The two key drivers of cap rates are the cost and availability of capital and the fundamental improvement or deterioration of properties. I believe the cost of capital will continue falling as the combination of an aging demographic (increased savings rate) and relatively lower returns in stocks and bonds increase the move of big money into commercial real estate. This will also lower interest rates.

Prime cap rates are now almost equal globally once adjusted for inflation and I believe this trend of U.S. cap rates falling in tandem with prime EU cap rates will continue. Most forecasts are being redone to show that, rather than increasing, long-term interest rates will stay low and short-term rates will likely get lower over the next few years. I wrote about why investors should lower their exit cap rate assumptions before the most recent big drop in long-term interest rates.  
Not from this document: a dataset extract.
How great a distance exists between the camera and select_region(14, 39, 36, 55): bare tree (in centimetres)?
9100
Fundamental risk (short term, CRE specific) and not capital risk is where the cap rate expansion or contraction story will be told. We have already seen this in high-street retail, in which many investors were overly optimistic in their rent growth assumptions. We are increasingly seeing that risk in commodity office, where the combination of base-building capital expenditure and tenant-improvement allowances may pose the single greatest threat in commercial real estate values today. Using suburban office as a proxy for commodity office, after showing the same cap rate compression since 2015 as the other asset types, they are inching back up to where they were in 2012.

Owners adjust to these fundamental changes in two ways. First, they take their best assets to market.    Based on CBRE’s proprietary Deal Flow predictive analytics, we are seeing deals being brought to the market this year with average cap rates that are 20 bps lower than last year. Second for those assets that are facing fundamental challenges, to the extent owners do not have an exploding capital structure (high debt payments, no ability to refinance/work out), owners will adjust their capital plans by either bringing in a new partner to lower their cost of capital or wait it out.  

In short, we are not going to see a flood of higher cap rate deals hit the market because owners will be as patient as possible to sell. Debt capital structures in 2019 are not nearly as stressed from an LTV or cost-of-capital standpoint as they were from 2006 to 2008 period. Even then, we did not see a flood of distressed assets.

Average cap rates will be further bolstered by multifamily and industrial where lengthening leases counterbalance some of the weakness in other sectors. In short, cap rates will be flat to down overall.  

The fight between lower-cost capital and fundamental changes is on like Donkey Kong and I believe that overall lower-cost capital will prevail. Are cap rates preparing for a breakout? Yes, and that breakout may be for another round of cap rate compression.

By Spencer Levy, Chairman & Senior Economic Advisor, Americas Research, CBRE.